Further in this direction is the fact that the Supreme Court, by its adoption of General Admiralty Rule 58, expressly authorized the use of summary judgment in admiralty. 2 Benedict on Admiralty (Supp.1965), page 7 (6th Ed. by A. W. Knauth).
The new rule, which became effective July 19, 1961, appears identical to Rule 56(b) (c), Fed.R.Civ.P. except for deletion of the words “answers to interrogatories” in part (c). Thus the parallelism of the Admiralty and the Civil Rule becomes very much closer indeed.
The case presented, however, follows the traditions of Admiralty pleading and counsel for respondents have submitted a plethora of cases to the effect that exceptive allegations may not be used as a substitute for a summary judgment, e. g. North American Steel Prod. Corp. v. S.S. Andros Mentor, 194 F.Supp. 394 (S.D.N.Y.1961).
This Court, however, prefers to pretermit so far as possible any discussion of admiralty pleading, and the possibility of changes effected by the newer Admiralty Rules such as the aforesaid Rule 58, effective 1961. Such discussion is deemed unnecessary to disposition of the present motion, and the matter will be taken as presented.
On the one hand, respondents Martin and Curtis have amassed authorities such as North American Steel Prod. Corp. v. S.S. Andros Mentor, 194 F.Supp. 394 (S.D.N.Y.1961), Evangelinos v. Andreavapor Cia. Nav., S. A., 162 F.Supp. 520 (S.D.N.Y.1958), and 2 Benedict on Admiralty, § 334 (6th Ed., Knauth), all of which say in substance that
The exceptive allegation is a pleading primarily designed to bring to the attention of the court a fact not appearing on the face of the libel but constituting in itself a complete bar to recovery.
From that basis these respondents contend that the Exceptive Allegations and Exceptions to the Libel do not properly raise the defense which Canadian asserts. Those arguments are not believed sufficient to overcome the following circumstances. Respondent Canadian Transport has used proper procedure in pleading the Charter Party by means of Exceptions to the Libel.

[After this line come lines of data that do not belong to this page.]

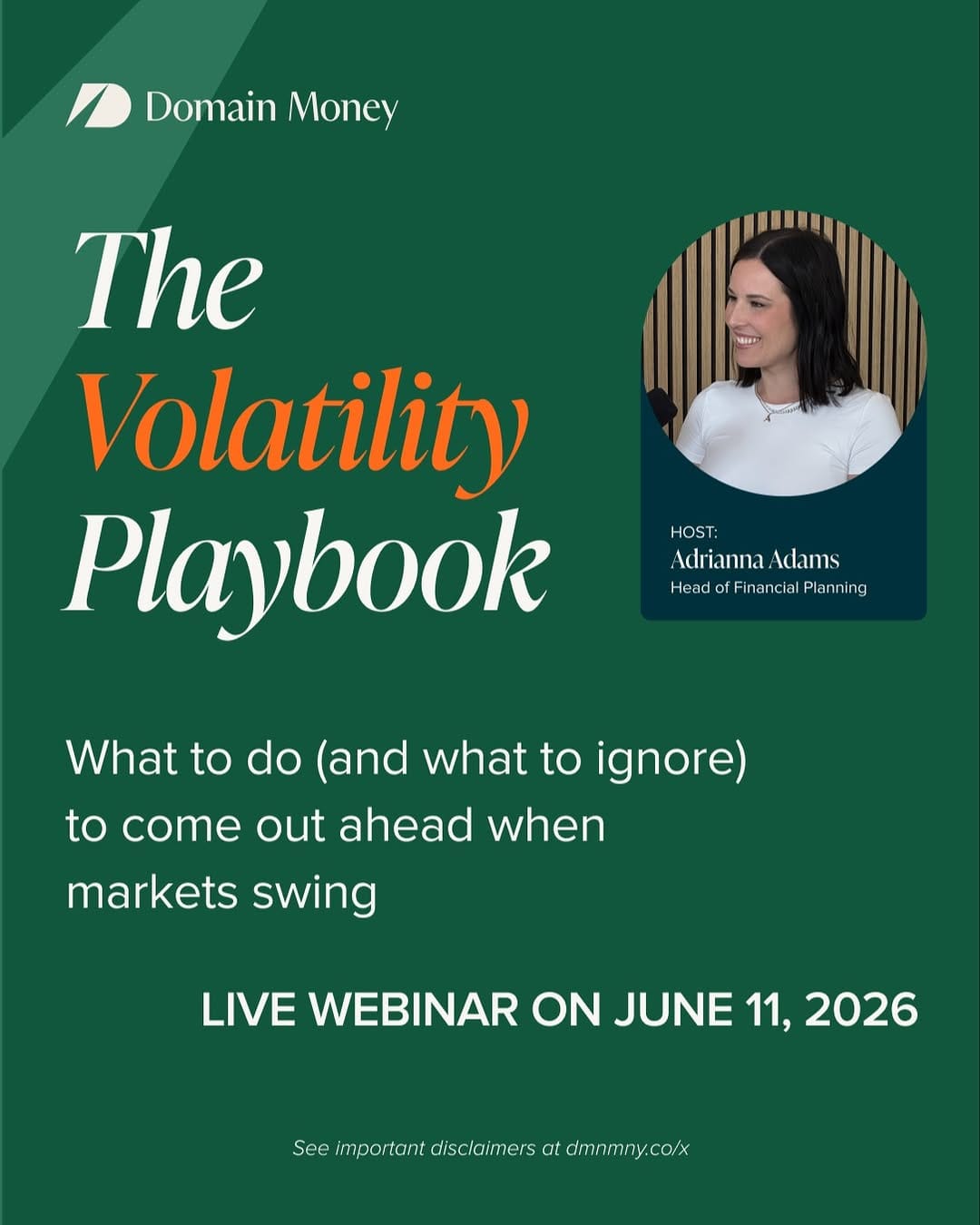 Domain Money

The Volatility Playbook

HOST:
Adrianna Adams
Head of Financial Planning

What to do (and what to ignore) to come out ahead when markets swing

LIVE WEBINAR ON JUNE 11, 2026

See important disclaimers at dmnmny.co/x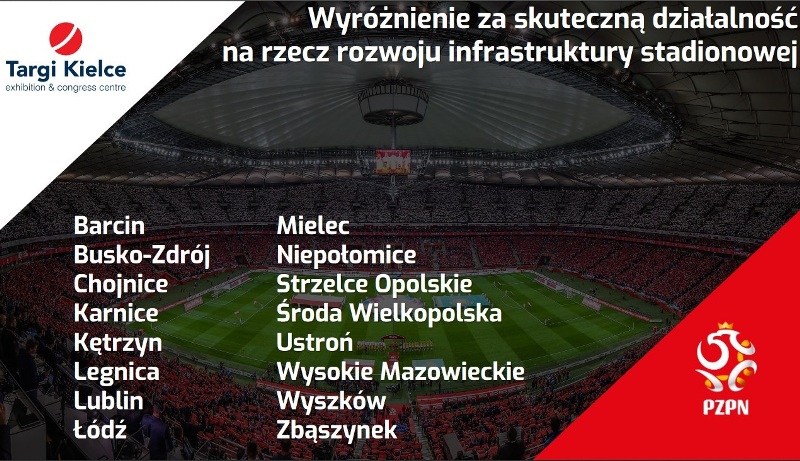 Targi Kielce
exhibition & congress centre

Wyróżnienie za skuteczną działalność na rzecz rozwoju infrastruktury stadionowej

Barcin
Busko-Zdrój
Chojnice
Karnice
Kętrzyn
Legnica
Lublin
Łódź

Mielec
Niepołomice
Strzelce Opolskie
Środa Wielkopolska
Ustroń
Wysokie Mazowieckie
Wyszków
Zbąszynek

PZPN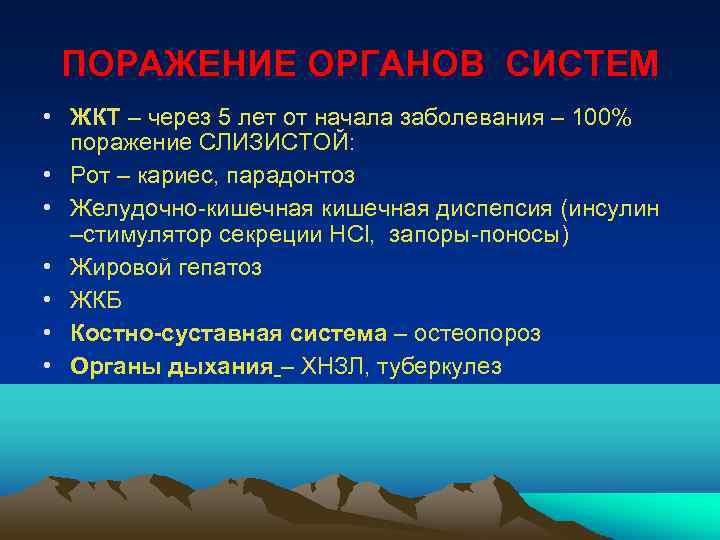 ПОРАЖЕНИЕ ОРГАНОВ СИСТЕМ

• ЖКТ – через 5 лет от начала заболевания – 100% поражение СЛИЗИСТОЙ:
• Рот – кариес, парадонтоз
• Желудочно-кишечная кишечная диспепсия (инсулин –стимулятор секреции HCl, запоры-поносы)
• Жировой гепатоз
• ЖКБ
• Костно-суставная система – остеопороз
• Органы дыхания – ХНЗЛ, туберкулез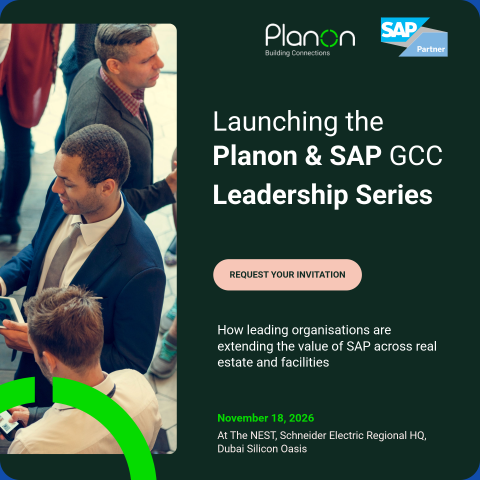 Planon
Building Connections

SAP
Partner

Launching the Planon & SAP GCC Leadership Series

REQUEST YOUR INVITATION

How leading organisations are extending the value of SAP across real estate and facilities

November 18, 2026

At The NEST, Schneider Electric Regional HQ, Dubai Silicon Oasis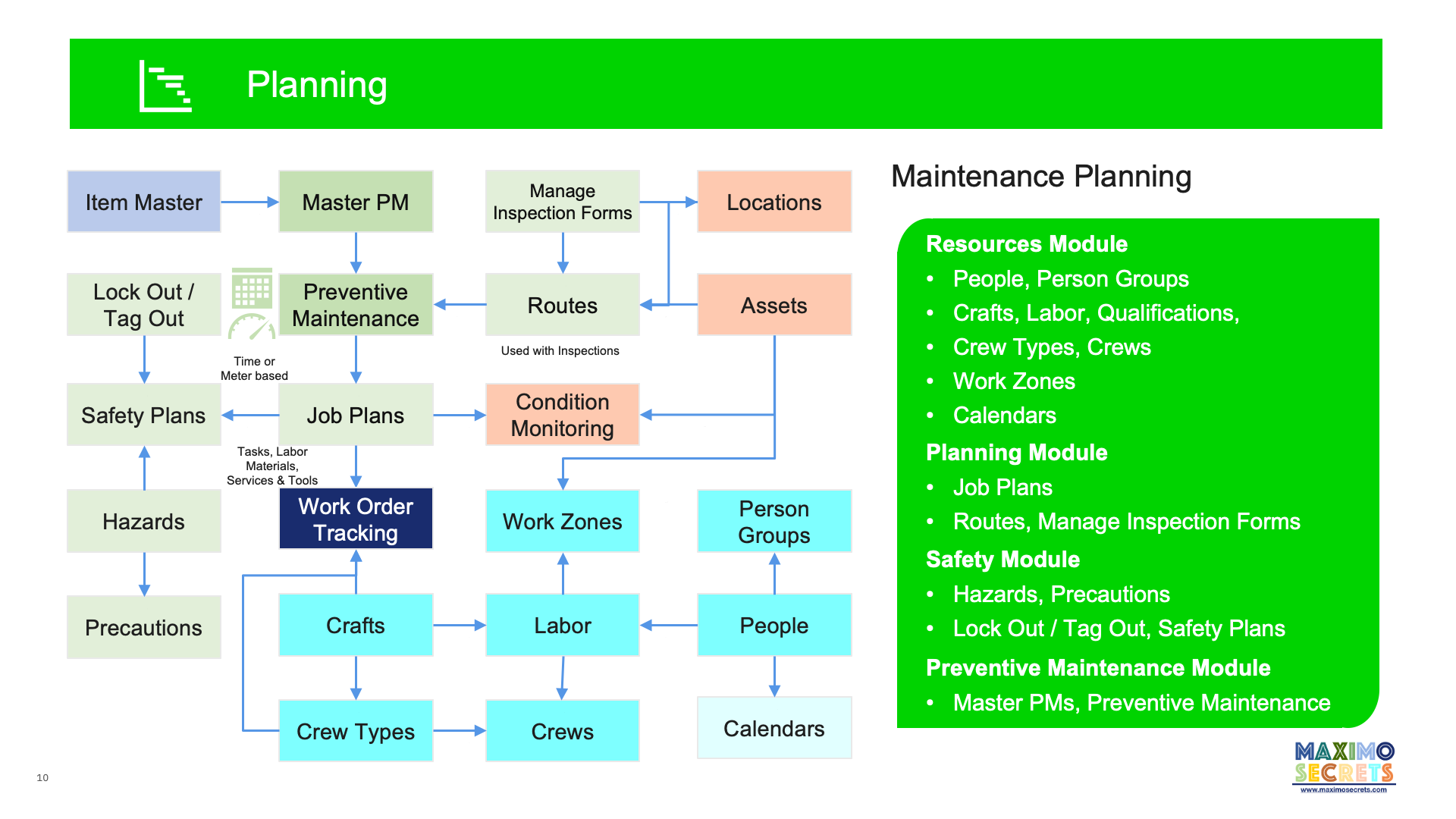 Planning

Item Master

Master PM

Manage Inspection Forms

Locations

Lock Out / Tag Out

Preventive Maintenance

Routes

Assets

Time or Meter based

Used with Inspections

Safety Plans

Job Plans

Condition Monitoring

Tasks, Labor Materials, Services & Tools

Hazards

Work Order Tracking

Work Zones

Person Groups

Precautions

Crafts

Labor

People

Crew Types

Crews

Calendars

Maintenance Planning

Resources Module
• People, Person Groups
• Crafts, Labor, Qualifications,
• Crew Types, Crews
• Work Zones
• Calendars

Planning Module
• Job Plans
• Routes, Manage Inspection Forms

Safety Module
• Hazards, Precautions
• Lock Out / Tag Out, Safety Plans

Preventive Maintenance Module
• Master PMs, Preventive Maintenance

10

MAXIMO SECRETS
www.maximosecrets.com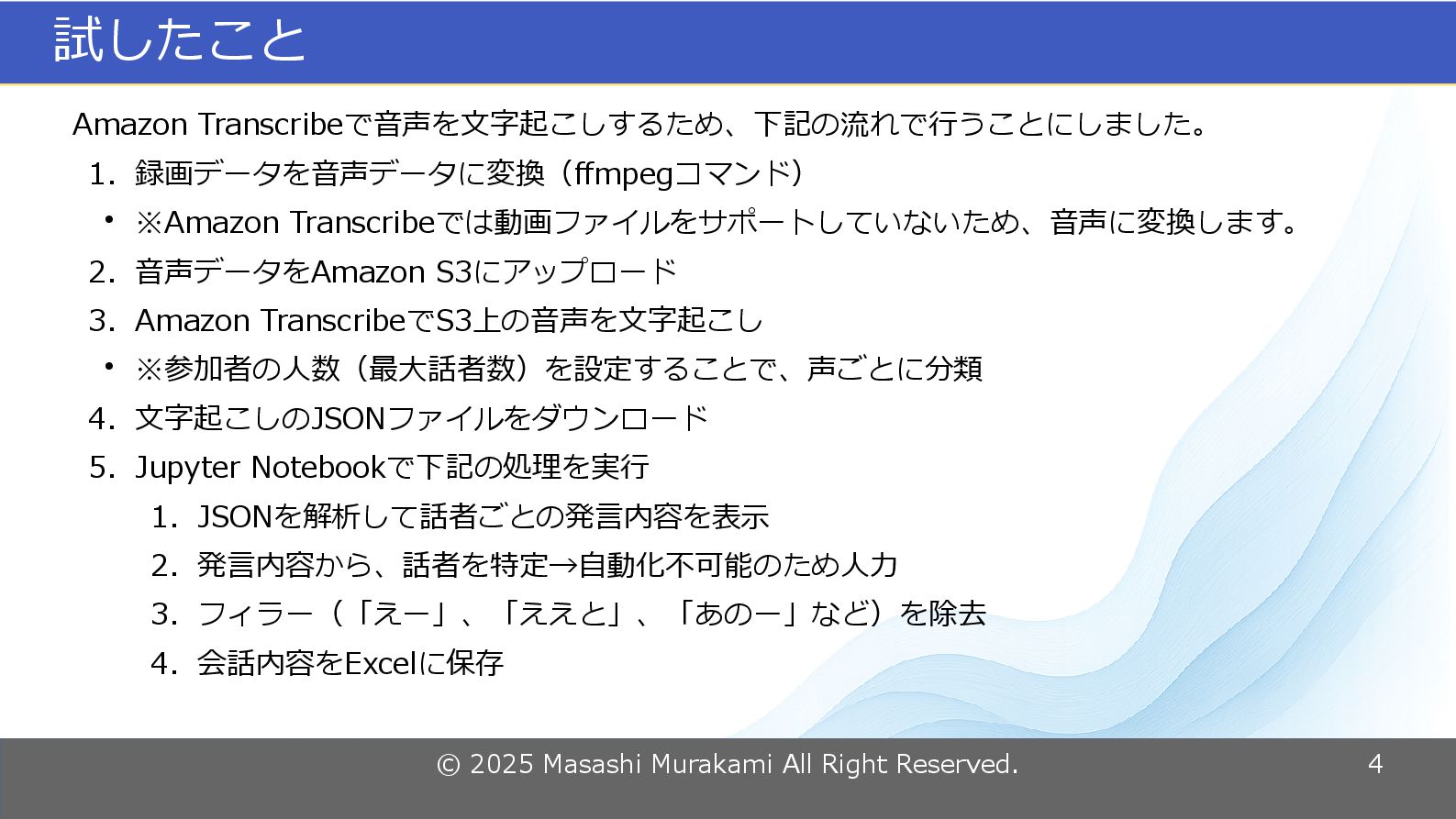 試したこと

Amazon Transcribeで音声を文字起こしするため、下記の流れで行うことにしました。

1. 録画データを音声データに変換（ffmpegコマンド）
• ※Amazon Transcribeでは動画ファイルをサポートしていないため、音声に変換します。
2. 音声データをAmazon S3にアップロード
3. Amazon TranscribeでS3上の音声を文字起こし
• ※参加者の人数（最大話者数）を設定することで、声ごとに分類
4. 文字起こしのJSONファイルをダウンロード
5. Jupyter Notebookで下記の処理を実行
 1. JSONを解析して話者ごとの発言内容を表示
 2. 発言内容から、話者を特定→自動化不可能のため人力
 3. フィラー（「えー」、「ええと」、「あのー」など）を除去
 4. 会話内容をExcelに保存

© 2025 Masashi Murakami All Right Reserved.

4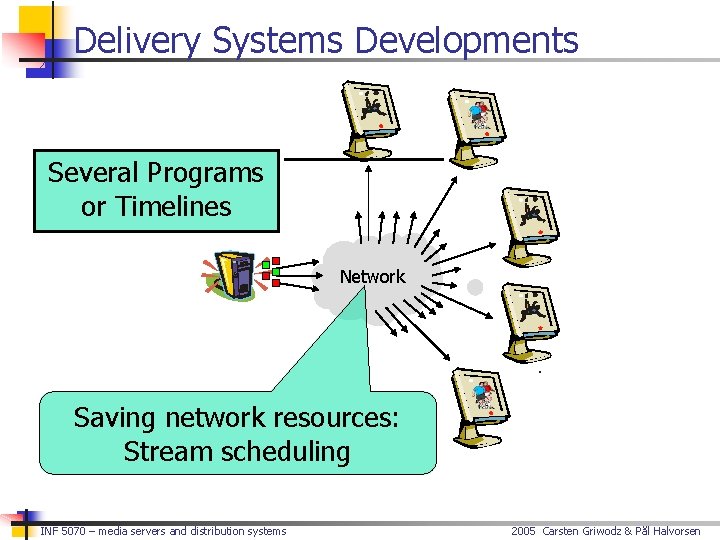 Delivery Systems Developments

Several Programs or Timelines

Network

Saving network resources: Stream scheduling

INF 5070 – media servers and distribution systems

2005 Carsten Griwodz & Pål Halvorsen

Libellant has not taken issue with the Exceptive Allegations. The Court also agrees with the following contentions of Canadian:
“* * * if libellant felt that there are certain facts which would show that Canadian Transport controlled the navigation of the vessel in spite of the Charter Party, it should have answered our Exceptions and engaged in the customary discovery in order to establish the necessary facts on the record. We have not raised mixed questions of law and fact, but have pleaded a fact which is now established upon the record by means of our Ex-ceptive Allegations, and, in accordance with the age old traditions of maritime law, the Charter Party is entitled to its traditional interpretation and is, upon this state of the record, conclusive as to Canadian Transport’s status and duties not only as to the owner of the vessel, but as to third parties as well.”
*889Consonant with the foregoing view, the motion of Canadian Transport, Inc. to be discharged as a party respondent to this action is granted, and it is so ordered.